コロナ騒動、まだまだ拡大していますね。
こういう状況ですから、鉄道会社の社員が感染する可能性もあります。列車を運転する乗務員や、指令室で列車運行を管理する指令員が感染した場合、列車運行に支障が出る可能性が指摘されているのは、みなさんご存知でしょう。
もちろん、運転士や指令員が感染したらヤバいのですが、実はそれ以外にも「感染者が出たらヤバい部署」は存在します。
車両基地で車両の検査を担当する社員です。
巷では「乗務員が感染したらヤバい」とばかり言われていますが、鉄道マンの私に言わせれば、車両検査の部署も感染者が出たら相当にヤバいです。
【前提知識】鉄道車両にも「車検」が存在する
車両検査の部署から感染者が出たら、なぜヤバいのか? まずは前提知識の話からさせてください。
自動車と同じように、鉄道車両にも車検が存在します。
人間の健康診断に、簡単なものから人間ドッグまでいろいろあるように、鉄道車両の検査にも数種類があります。簡単な目視や打音で済ませられる検査もあれば、車両をすべてバラしてしまう本格的な検査まであります。
会社によって多少呼び方が異なりますが、「仕業検査」「交検検査」「列車検査」「月検査」「重要部検査」「全般検査」などと呼ばれます。
さて、これらの各種検査を行うための基準は、「時間」または「走行距離」です。
- 時間 = ○日(○年)以内に一回
- 走行距離 = ○㎞走行する前に一回
もし、これらの検査基準を超過してしまうと、いわゆる車検切れの状態になってしまいます。
ぶっちゃけ、車検切れになっても、走らせようと思えば物理的には可能です。検査期限を超過したら車両が壊れるわけではないですから。しかし、検査基準というものは、鉄道車両の安全を守るために定められたルール。車検切れの車両を走らせることは、安全面から言えばNGです。
検査の社員が感染したら車両が「車検切れ」になる!
さて、コロナの話はここから。
コロナウイルス、一人が感染すると、同じ場所で働く他の社員も“道連れ”で自宅待機になってしまいますよね。
コロナの潜伏期間は、最長で約2週間といわれています。つまり、感染していないかどうかを見極めるため、および感染していた場合に周囲を巻き込まないためには、約2週間の隔離が必要です。
もし車両検査の社員が一人感染すると、同じ車両基地で働く社員たちが、約2週間の自宅待機になります。そしてここが重要なのですが、さきほど紹介したいろいろな検査の中には、実は、検査周期が2週間よりも短いものが存在します。
つまり、約2週間、車両検査をする人がいなくなると、車検切れの車両が出てくることが避けられません。車両を動かすことができなければ、列車の運行が止まってしまう……。
これが考えられる最悪のシナリオです。
中小の鉄道会社は深刻な問題になりうる
JRなどの大手鉄道会社は車両基地が複数あるので、一つの車両基地がダメになっても、他の車両基地に検査を回すことが物理的には可能です。ですから、最悪の事態だけは回避できるかもしれません。
問題は中小の鉄道会社。
中小の鉄道会社は、車両基地および車両検査の担当部署が一つしかないことが普通です。そのため、コロナのせいで車両検査の社員が自宅待機になると、車両検査については完全にお手上げになってしまいます。「車両が使えないため全線で運休」という事態が発生するかもしれません。
うーん、実際に感染者が出た場合、中小の鉄道会社はどう対応するんだろうか……。正直、自分にはまったく策が思いつきません。感染者が出ないことを祈るのみです。

収集したデータ項目
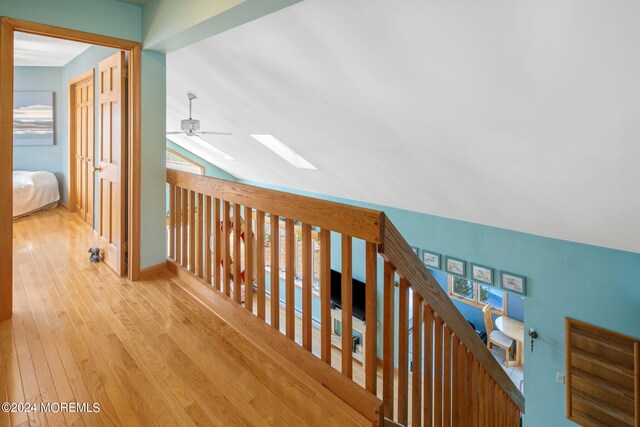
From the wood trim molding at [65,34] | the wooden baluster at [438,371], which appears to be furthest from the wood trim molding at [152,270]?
the wooden baluster at [438,371]

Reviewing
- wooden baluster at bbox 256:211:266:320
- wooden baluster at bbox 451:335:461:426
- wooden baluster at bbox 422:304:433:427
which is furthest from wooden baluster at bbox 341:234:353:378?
wooden baluster at bbox 451:335:461:426

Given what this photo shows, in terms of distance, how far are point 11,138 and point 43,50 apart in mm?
2991

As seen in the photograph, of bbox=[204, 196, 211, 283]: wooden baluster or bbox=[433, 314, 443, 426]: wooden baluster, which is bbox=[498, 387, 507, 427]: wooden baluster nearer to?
bbox=[433, 314, 443, 426]: wooden baluster

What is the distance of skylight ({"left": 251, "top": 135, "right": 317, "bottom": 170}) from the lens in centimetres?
598

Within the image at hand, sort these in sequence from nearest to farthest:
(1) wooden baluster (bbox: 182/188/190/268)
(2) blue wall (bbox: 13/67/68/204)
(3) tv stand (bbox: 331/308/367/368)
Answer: (1) wooden baluster (bbox: 182/188/190/268) < (2) blue wall (bbox: 13/67/68/204) < (3) tv stand (bbox: 331/308/367/368)

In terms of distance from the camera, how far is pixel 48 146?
17.9ft

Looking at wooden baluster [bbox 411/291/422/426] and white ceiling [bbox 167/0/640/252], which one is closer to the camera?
wooden baluster [bbox 411/291/422/426]

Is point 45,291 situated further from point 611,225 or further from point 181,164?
point 181,164

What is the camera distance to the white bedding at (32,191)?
15.7ft

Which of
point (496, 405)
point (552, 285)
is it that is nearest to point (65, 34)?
point (496, 405)

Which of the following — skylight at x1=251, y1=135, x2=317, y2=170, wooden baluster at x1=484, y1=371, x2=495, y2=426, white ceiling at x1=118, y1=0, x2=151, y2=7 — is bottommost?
wooden baluster at x1=484, y1=371, x2=495, y2=426

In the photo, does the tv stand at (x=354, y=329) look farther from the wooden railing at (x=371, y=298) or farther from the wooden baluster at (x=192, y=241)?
the wooden baluster at (x=192, y=241)

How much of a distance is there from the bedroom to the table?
23.3 ft

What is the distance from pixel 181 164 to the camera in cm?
1034
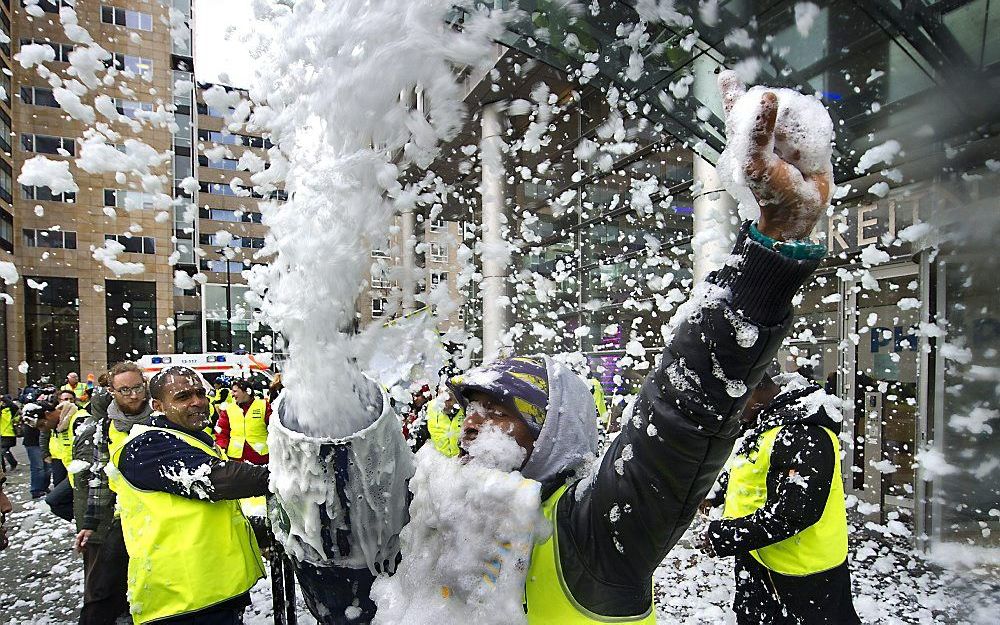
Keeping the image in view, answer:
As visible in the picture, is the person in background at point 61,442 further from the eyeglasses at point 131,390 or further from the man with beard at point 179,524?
the man with beard at point 179,524

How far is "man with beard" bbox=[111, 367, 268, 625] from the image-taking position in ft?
8.88

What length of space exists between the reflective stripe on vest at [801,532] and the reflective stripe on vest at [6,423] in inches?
549

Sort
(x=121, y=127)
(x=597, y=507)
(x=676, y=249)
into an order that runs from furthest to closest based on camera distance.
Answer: (x=121, y=127), (x=676, y=249), (x=597, y=507)

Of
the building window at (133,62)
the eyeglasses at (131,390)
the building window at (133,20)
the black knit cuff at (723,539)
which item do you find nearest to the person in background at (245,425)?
the eyeglasses at (131,390)

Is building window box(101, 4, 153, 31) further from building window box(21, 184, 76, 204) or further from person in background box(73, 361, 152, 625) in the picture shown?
person in background box(73, 361, 152, 625)

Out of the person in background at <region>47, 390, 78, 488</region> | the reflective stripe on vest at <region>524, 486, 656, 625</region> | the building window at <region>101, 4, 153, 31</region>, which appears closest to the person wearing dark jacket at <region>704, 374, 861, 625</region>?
the reflective stripe on vest at <region>524, 486, 656, 625</region>

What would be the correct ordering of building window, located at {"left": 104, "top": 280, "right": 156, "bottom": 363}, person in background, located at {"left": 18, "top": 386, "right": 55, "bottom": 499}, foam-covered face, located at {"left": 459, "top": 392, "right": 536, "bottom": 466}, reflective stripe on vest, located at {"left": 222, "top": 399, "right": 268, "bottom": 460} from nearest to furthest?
foam-covered face, located at {"left": 459, "top": 392, "right": 536, "bottom": 466}
reflective stripe on vest, located at {"left": 222, "top": 399, "right": 268, "bottom": 460}
person in background, located at {"left": 18, "top": 386, "right": 55, "bottom": 499}
building window, located at {"left": 104, "top": 280, "right": 156, "bottom": 363}

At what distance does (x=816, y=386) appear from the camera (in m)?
2.80

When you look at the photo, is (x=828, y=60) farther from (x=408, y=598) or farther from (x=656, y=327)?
(x=656, y=327)

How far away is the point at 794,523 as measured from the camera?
2547 millimetres

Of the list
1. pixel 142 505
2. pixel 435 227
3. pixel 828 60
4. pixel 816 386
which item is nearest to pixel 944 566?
pixel 816 386

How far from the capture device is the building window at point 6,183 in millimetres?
28672

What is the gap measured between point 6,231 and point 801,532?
37465 mm

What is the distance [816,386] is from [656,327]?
28.8ft
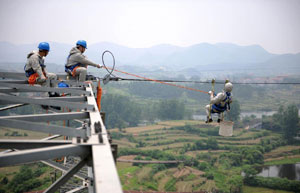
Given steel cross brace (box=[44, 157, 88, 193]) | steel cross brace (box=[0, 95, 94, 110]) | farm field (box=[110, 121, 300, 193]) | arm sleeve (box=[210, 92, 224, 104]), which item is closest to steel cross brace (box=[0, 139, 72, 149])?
steel cross brace (box=[44, 157, 88, 193])

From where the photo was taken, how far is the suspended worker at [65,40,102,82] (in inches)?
319

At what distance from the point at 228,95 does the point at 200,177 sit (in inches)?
2004

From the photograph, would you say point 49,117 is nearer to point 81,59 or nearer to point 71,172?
point 71,172

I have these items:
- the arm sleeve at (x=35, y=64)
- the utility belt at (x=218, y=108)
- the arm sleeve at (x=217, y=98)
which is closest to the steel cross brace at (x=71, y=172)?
the arm sleeve at (x=35, y=64)

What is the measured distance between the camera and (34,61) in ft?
21.9

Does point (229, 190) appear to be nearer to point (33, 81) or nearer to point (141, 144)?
point (141, 144)

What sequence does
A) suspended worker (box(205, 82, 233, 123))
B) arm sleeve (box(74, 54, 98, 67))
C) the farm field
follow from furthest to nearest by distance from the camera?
the farm field
suspended worker (box(205, 82, 233, 123))
arm sleeve (box(74, 54, 98, 67))

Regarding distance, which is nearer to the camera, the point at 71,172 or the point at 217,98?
the point at 71,172

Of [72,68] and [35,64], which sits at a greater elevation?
[72,68]

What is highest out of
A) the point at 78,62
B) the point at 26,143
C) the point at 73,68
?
the point at 78,62

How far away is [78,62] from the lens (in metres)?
8.27

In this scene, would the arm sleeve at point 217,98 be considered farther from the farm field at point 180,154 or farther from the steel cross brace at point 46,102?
the farm field at point 180,154

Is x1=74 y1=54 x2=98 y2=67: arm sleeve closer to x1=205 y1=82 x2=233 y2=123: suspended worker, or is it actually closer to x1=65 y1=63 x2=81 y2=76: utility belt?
x1=65 y1=63 x2=81 y2=76: utility belt

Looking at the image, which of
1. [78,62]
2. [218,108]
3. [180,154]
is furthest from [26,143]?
[180,154]
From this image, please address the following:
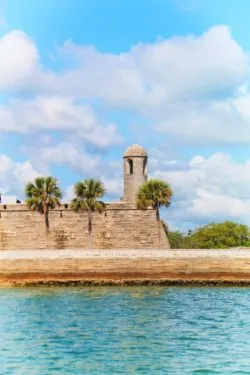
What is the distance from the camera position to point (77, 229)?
5275 centimetres

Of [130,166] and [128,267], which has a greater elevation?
[130,166]

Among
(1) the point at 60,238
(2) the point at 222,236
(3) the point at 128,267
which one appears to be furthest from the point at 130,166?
(2) the point at 222,236

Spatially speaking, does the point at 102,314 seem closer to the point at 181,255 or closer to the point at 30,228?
the point at 181,255

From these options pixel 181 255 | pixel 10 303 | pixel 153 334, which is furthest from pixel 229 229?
pixel 153 334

### 課題の目標
鉄道車両の検査についての文章から、「巷では「乗務員が感染したらヤ」以降、「う本格的な検査まであります。」までの範囲を正確に書き写しなさい。

### 本問の解答
巷では「乗務員が感染したらヤバい」とばかり言われていますが、鉄道マンの私に言わせれば、車両検査の部署も感染者が出たら相当にヤバいです。
【前提知識】鉄道車両にも「車検」が存在する
車両検査の部署から感染者が出たら、なぜヤバいのか? まずは前提知識の話からさせてください。
自動車と同じように、鉄道車両にも車検が存在します。
人間の健康診断に、簡単なものから人間ドッグまでいろいろあるように、鉄道車両の検査にも数種類があります。簡単な目視や打音で済ませられる検査もあれば、車両をすべてバラしてしまう本格的な検査まであります。